II. LA MISSION REGROUPE DES ACTIONS HÉTÉROCLITES QUI N'ONT QUE PEU À VOIR AVEC L'OBJECTIF INITIAL DE RELANCE

A. LE REGROUPEMENT DES CRÉDITS DANS DES MISSIONS DE GRANDE TAILLE FAVORISE UNE GESTION PEU TRANSPARENTE

Dès l'origine, la mission « Plan de relance » a été fondée sur trois programmes de grande taille : lors de la première année d'exécution en 2021, 6,6 milliards d'euros de crédits de paiement ont été ouverts pour le programme 362 « Écologie », 3,9 milliards d'euros pour le programme 363 « Compétitivité » et 11,4 milliards d'euros pour le programme 364 « Cohésion ». Ce mode de gestion était présenté comme une manière de permettre une réallocation souple des crédits au profit des dispositifs dont la mise en oeuvre était la plus rapide.

Cette pratique était contestable au regard de la définition même d'un programme budgétaire qui, aux termes de l'article 7 de la loi organique relative aux lois de finances, « regroupe les crédits destinés à mettre en oeuvre une action ou un ensemble cohérent d'actions relevant d'un même ministère ».

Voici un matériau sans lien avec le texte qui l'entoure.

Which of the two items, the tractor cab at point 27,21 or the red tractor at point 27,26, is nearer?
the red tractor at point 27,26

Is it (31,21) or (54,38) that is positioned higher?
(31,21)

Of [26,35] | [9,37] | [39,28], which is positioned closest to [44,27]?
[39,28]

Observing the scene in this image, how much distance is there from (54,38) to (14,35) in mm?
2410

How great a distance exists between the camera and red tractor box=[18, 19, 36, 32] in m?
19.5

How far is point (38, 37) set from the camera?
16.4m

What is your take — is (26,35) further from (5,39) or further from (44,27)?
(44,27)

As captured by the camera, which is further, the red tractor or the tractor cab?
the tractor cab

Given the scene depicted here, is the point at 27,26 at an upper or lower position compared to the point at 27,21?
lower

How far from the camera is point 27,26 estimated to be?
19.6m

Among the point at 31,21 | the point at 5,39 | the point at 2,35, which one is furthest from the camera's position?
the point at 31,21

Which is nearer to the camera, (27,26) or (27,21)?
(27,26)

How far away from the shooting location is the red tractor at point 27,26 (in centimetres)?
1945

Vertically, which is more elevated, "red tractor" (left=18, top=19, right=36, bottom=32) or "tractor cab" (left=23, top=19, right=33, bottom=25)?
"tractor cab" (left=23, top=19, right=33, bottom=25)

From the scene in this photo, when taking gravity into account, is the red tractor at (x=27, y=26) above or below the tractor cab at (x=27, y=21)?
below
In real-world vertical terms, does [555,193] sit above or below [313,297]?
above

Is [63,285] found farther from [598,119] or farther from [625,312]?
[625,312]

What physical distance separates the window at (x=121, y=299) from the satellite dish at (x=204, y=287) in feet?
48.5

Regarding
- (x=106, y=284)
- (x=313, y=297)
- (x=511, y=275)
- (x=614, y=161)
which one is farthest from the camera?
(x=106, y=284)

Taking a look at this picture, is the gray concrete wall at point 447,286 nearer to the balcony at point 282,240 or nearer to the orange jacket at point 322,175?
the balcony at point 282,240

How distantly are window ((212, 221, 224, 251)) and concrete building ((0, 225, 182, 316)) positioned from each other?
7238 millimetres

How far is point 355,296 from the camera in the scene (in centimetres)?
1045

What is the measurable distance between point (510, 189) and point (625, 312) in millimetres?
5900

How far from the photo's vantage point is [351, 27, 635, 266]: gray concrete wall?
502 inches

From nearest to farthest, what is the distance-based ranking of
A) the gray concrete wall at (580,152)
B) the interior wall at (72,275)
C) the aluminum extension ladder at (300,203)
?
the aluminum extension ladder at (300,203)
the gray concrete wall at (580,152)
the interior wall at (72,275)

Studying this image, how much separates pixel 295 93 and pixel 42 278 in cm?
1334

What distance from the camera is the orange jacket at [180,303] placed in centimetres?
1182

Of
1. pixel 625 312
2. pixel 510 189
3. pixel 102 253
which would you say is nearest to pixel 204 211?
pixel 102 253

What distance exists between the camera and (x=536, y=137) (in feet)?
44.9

Elle a permis de contourner largement le principe de spécialité budgétaire, les gestionnaires de programme pouvant faire varier librement les lignes de crédit entre un dispositif et un autre.

En outre, la complexité des circuits de financement, par transferts entre programmes budgétaires ou à destination d'opérateurs, rend le suivi des crédits très difficile. Dans le cas où les crédits sont attribués aux bénéficiaires finaux par des opérateurs ou des entités publiques autres que l'État, par exemple, c'est le versement des crédits aux tiers qui est retracé dans le système d'information Chorus, et non le versement effectif aux bénéficiaires.

Au total, le constat d'un suivi budgétaire « partiel » fait en 2022 par la Cour des comptes dans un rapport remis à la commission des finances du Sénat sur la mise en oeuvre des crédits du plan de relance14(*), reste largement d'actualité et la Cour constatait encore au printemps dernier qu'aucune vision globale et consolidée de l'exécution réelle des crédits de la mission n'est disponible15(*).

B. LES DISPOSITIFS FINANCÉS N'ONT PLUS DE CARACTÈRE DE RELANCE

La mission « Plan de relance », qui devait porter des mesures temporaires de relance, finance des mesures qui devraient être imputées au budget des ministères.

On a vu supra que des crédits sont encore demandés en 2025 pour financer un projet de portail public de facturation piloté par la direction générale des finances publiques (18,6 millions d'euros) ou l'acquisition d'hélicoptères par la gendarmerie nationale (10 millions d'euros). Cette dernière mesure, portée en crédits de paiement par la mission « Plan de relance », résulte d'ailleurs d'autorisations d'engagements ouvertes dès l'été 2020 non pas sur cette mission, qui n'existait pas encore, mais sur la mission « Sécurités » et reportées en 2021 sur la mission « Plan de relance ».

La mission sert également à financer des politiques telles que le soutien à la rénovation énergétique, qui ne présentent pas le caractère temporaire qui, en principe, devait justifier leur inscription dans une mission dédiée.

En tout état de cause, l'objectif de relance de l'économie a été atteint dès l'année 2021, le rythme antérieur de croissance étant atteint au troisième trimestre de cette année-là, et ne peut donc plus être invoqué comme raison pour justifier le maintien d'une mission budgétaire.


* 14 Cour des comptes, La préparation et la mise en oeuvre du plan de relance, rapport remis à la commission des finances du Sénat en application de l'alinéa 2 de l'article 58 de la loi organique relative aux lois de finances, annexé au rapport d'information n° 571 (2021 2022) de Jean François Husson, fait au nom de la commission des finances et déposé le 9 mars 2022.

* 15 Cour des comptes, Note d'exécution budgétaire de la mission « Plan de relance » en 2023, avril 2024.